§ RAW RECORDS:
+---+
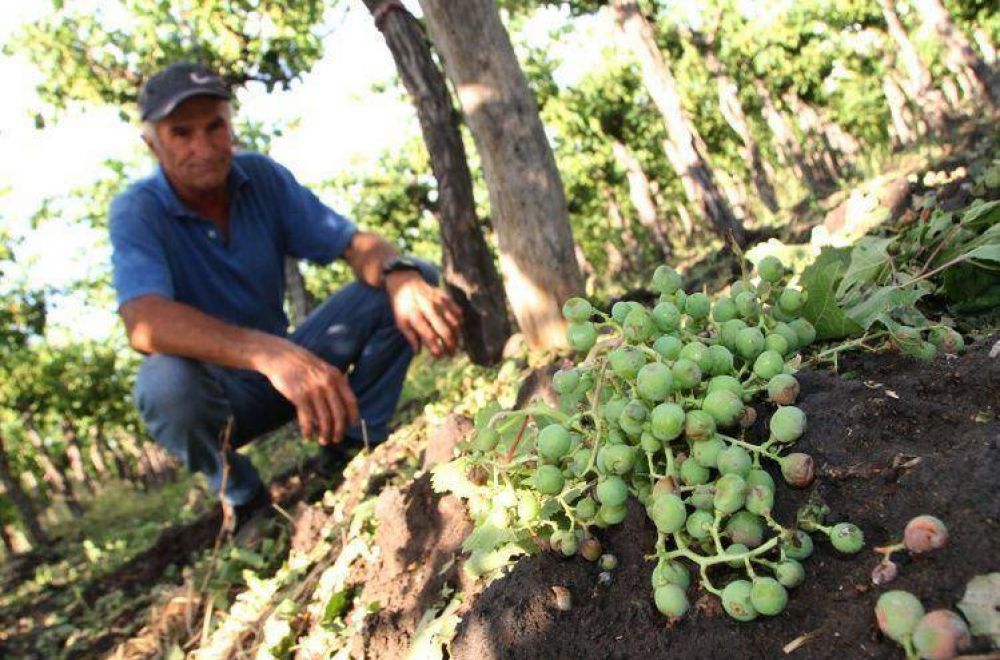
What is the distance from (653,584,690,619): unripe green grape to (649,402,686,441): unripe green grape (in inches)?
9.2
+---+
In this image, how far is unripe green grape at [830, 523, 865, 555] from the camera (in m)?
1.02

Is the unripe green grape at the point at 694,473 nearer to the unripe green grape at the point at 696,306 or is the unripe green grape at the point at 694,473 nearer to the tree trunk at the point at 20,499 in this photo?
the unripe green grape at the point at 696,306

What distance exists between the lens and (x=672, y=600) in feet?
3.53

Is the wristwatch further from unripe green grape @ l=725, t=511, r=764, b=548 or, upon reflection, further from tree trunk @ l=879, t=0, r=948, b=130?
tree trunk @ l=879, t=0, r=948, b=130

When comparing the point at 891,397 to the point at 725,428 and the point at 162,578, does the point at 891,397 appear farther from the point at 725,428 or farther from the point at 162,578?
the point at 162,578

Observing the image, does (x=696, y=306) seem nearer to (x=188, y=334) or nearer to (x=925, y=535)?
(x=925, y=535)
+---+
§ EXERCISE TASK: Identify and copy each line above that contains the word "does". Case counts.

§ PROBLEM SOLUTION:
When comparing the point at 891,397 to the point at 725,428 and the point at 162,578, does the point at 891,397 appear farther from the point at 725,428 or farther from the point at 162,578?
Observing the image, does (x=696, y=306) seem nearer to (x=188, y=334) or nearer to (x=925, y=535)?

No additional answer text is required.